Abstract Body (Do not enter title and authors here): Introduction: Fatty acid synthase (FAS), a key enzyme in de novo lipogenesis, may contribute to the pathogenesis of atherosclerosis. Notably, the circulating form of FAS (cFAS) is a potential biomarker for peripheral arterial disease and carotid artery stenosis, particularly in patients with diabetes. Within the atherosclerotic lesion, macrophage-derived foam cells (MDFc) play a crucial role in disease pathogenesis.
Research question: This study addressed the role of cFAS in macrophage-derived foam cell formation and the efficacy of FAS inhibitors in mitigating this process.
Methods: Cell culture: U937 monocytes were differentiated into macrophages using PMA (200ng/mL) for 24h.
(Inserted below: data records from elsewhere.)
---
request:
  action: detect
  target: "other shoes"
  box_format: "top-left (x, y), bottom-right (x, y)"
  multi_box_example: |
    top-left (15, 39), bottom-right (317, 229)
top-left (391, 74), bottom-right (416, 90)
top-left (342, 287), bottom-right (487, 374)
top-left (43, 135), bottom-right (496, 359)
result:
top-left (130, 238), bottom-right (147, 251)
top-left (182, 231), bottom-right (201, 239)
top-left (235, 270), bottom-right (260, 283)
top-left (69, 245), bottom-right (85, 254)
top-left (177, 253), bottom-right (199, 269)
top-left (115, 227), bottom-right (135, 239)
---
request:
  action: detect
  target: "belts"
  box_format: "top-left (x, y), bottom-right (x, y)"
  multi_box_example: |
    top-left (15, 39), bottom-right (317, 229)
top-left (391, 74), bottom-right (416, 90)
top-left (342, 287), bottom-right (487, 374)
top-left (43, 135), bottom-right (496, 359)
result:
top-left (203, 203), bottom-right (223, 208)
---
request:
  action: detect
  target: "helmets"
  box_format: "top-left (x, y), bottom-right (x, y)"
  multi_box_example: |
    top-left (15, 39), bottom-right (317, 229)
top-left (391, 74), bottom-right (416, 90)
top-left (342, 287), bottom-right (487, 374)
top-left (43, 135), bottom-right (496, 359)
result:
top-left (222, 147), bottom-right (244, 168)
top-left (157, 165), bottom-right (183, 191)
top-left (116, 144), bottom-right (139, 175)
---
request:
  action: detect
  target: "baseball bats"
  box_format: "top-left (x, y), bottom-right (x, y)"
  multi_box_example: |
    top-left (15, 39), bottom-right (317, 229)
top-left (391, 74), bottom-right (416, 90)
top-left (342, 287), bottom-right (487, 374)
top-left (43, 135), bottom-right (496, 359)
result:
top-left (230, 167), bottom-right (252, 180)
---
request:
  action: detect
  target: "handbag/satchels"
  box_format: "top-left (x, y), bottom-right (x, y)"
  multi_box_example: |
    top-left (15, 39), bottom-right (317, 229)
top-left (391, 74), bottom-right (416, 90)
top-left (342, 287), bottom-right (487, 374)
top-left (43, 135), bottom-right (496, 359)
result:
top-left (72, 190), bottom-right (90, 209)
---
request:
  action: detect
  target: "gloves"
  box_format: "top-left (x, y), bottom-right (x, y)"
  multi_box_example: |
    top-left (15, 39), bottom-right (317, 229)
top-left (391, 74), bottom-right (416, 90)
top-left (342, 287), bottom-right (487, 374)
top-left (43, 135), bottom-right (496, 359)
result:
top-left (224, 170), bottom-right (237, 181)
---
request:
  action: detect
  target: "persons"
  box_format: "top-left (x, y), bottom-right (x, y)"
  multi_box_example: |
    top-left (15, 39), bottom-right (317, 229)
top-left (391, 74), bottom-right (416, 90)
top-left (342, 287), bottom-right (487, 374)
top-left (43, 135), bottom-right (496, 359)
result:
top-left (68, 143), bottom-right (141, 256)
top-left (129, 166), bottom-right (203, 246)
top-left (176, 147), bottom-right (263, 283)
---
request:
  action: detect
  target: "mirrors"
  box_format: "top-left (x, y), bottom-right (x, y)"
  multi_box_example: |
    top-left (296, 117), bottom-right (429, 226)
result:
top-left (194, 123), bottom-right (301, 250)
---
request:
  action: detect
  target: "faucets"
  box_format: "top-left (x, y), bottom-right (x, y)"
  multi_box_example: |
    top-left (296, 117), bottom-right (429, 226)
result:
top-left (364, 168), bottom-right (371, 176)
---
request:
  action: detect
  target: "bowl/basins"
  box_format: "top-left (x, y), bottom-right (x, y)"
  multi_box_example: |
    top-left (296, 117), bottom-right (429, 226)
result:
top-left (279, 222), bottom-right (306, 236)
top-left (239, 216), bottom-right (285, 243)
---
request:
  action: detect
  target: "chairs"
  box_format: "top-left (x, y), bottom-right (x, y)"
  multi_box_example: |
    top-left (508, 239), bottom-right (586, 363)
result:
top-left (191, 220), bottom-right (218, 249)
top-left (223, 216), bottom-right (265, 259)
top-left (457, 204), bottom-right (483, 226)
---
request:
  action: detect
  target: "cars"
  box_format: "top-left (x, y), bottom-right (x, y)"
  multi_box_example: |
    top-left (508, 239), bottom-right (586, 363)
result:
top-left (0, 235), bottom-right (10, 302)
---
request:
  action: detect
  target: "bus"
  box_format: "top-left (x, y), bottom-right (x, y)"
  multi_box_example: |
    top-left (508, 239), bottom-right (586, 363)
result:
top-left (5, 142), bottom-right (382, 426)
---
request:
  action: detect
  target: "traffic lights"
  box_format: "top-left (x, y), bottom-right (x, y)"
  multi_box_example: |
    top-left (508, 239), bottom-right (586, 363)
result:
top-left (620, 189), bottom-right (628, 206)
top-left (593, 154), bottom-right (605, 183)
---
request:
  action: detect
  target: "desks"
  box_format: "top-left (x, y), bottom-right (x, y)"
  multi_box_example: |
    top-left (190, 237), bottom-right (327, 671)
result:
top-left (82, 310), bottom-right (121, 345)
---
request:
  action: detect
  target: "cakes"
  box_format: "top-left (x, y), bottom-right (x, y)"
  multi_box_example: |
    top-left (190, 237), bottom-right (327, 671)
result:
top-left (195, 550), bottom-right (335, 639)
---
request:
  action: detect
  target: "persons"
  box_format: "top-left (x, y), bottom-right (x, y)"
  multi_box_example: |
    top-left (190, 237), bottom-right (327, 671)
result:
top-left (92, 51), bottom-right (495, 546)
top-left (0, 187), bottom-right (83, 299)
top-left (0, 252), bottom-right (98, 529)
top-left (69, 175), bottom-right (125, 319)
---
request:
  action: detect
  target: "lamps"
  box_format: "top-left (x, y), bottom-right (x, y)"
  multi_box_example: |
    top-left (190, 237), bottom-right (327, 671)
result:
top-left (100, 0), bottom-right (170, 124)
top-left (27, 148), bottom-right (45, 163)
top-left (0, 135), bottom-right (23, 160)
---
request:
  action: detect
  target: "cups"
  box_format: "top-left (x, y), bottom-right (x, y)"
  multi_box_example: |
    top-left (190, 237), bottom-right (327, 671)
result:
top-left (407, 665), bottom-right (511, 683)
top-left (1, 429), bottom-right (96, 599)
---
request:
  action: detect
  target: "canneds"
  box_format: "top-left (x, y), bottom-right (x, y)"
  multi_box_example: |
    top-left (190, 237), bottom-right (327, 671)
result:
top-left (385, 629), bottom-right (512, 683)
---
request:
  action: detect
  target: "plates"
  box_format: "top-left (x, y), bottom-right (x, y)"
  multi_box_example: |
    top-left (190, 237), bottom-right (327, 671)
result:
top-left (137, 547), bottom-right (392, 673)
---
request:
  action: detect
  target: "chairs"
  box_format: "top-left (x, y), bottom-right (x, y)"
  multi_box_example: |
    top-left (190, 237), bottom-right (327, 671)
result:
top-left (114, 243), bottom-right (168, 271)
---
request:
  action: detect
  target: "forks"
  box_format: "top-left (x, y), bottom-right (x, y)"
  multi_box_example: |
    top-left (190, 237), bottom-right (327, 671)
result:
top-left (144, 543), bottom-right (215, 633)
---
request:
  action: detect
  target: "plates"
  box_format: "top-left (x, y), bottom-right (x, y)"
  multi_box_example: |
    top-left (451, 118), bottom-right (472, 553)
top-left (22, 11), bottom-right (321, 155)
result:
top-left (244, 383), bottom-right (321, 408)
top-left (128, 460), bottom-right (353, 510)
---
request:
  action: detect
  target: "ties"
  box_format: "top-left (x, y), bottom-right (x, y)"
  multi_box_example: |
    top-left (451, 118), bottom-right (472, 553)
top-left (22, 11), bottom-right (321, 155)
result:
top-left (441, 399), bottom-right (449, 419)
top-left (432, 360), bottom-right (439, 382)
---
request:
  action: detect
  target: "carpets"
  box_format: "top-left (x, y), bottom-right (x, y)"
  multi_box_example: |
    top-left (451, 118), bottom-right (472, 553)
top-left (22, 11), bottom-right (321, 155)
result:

Foam Cell Assay: Differentiated macrophages were cultured under various conditions. The RPMI1640 media supplemented with 5% FBS used as a negative control. To induce MDFc, some cultures used 5% human serum containing high FAS/low LDL levels as a positive control. Other cultures combined human serum containing low FAS with high, medium, or low LDL levels. Additionally, the effects of FAS inhibitors were tested by adding PTM (20μM), TVB-2640 (100nM), or GSK2194069 (10nM) to the media for 48h, both with and without high FAS/low LDL levels. Oil-O-Red Staining: Lipid droplets were quantified after neutral lipid staining with Oil-O-Red.
Results: Our findings reveal a notable increase in the formation of MDFc when macrophages were cultured with high FAS/low LDL levels as compared to the low FAS/low LDL condition (P=0.00082) and as compared to the negative control using 5% FBS (P=0.0001). Furthermore, we observed a significant reduction in lipid droplets within MDFc following treatment with FAS inhibitors. Both the selective FAS inhibitors TVB2640 and GSK2194069 led to significant reductions in MDFc (P<0.0001).
Conclusion: Our findings underscore the potential role of FAS in promoting the formation of MDFc. Pharmacological inhibition of FAS can mitigate foam cell formation, which represents a potential novel avenue for clinical management of atherosclerosis. Further exploration of the mechanism of action of pharmacological targeting of extracellular cFAS versus intracellular FAS in pre-clinical in vivo models is warranted.